Top of Passage

Autodiff and Backprop from Scratch

What is Autodiff?

At its core, Autodiff (automatic differentiation) is just a way for a computer to automatically calculate derivatives using the chain rule. It’s the engine that powers backpropagation, the fundamental algorithm in machine learning used to efficiently train artificial neural networks with millions of parameters.

Derivatives and why they matter

Imagine you are baking a cake. If you increase the sugar by a tiny bit, how much sweeter does the cake get? Once you have the answer, you can use it to make better decisions, like adjusting the recipe to get the perfect sweetness. In math, that answer, “rate of change”, is the derivative.

In machine learning, we have a “Loss” (how wrong the model is) and we want to know: “If I change this specific weight by a tiny amount, how much does the Loss change?” The answer is the derivative of the Loss with respect to that weight. Once we compute it, we can nudge the weight in the right direction to make the Loss smaller, and over many iterations, minimize the Loss. This is the essence of training a machine learning model.

Of course, a model usually have many weights, and therefore many derivatives. Collectively, they are known as gradient. That is, the “gradient” is just a fancy word for the vector of all those derivatives when you have many weights.¹

¹ While derivatives and gradients are different mathematical concepts, we sometimes use them interchangeably in this tutorial.

Chain rule

Back to the cake baking example, if you use a measuring scoop to add that sugar, the scoop size (e.g. 1ml or 2ml) changes the grams of sugar you add, and the grams change the sweetness. To find the total effect of scoop size on sweetness, you just multiply those two rates of change together. That’s basically the idea behind the chain rule.

Bottom of Passage
Top of Raw data

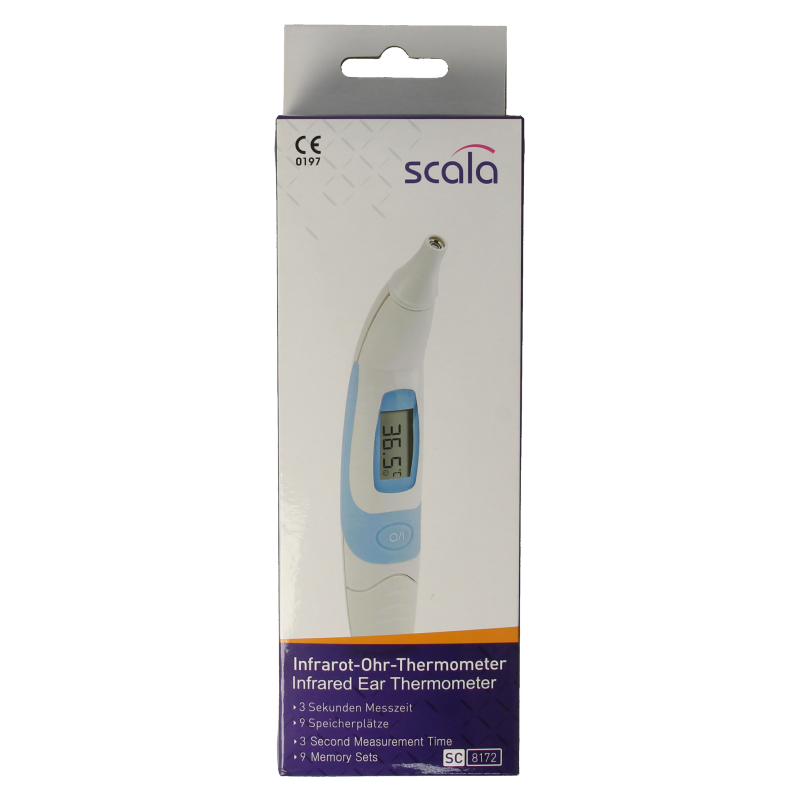 Scala Oorthermometer SC 8172 1 Stuks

Bottom of Raw data

Exercise details: According to the autodiff tutorial, what is the "gradient"? The data is separate from the autodiff tutorial.

Completed exercise: The gradient is the vector of all the derivatives when there are many weights.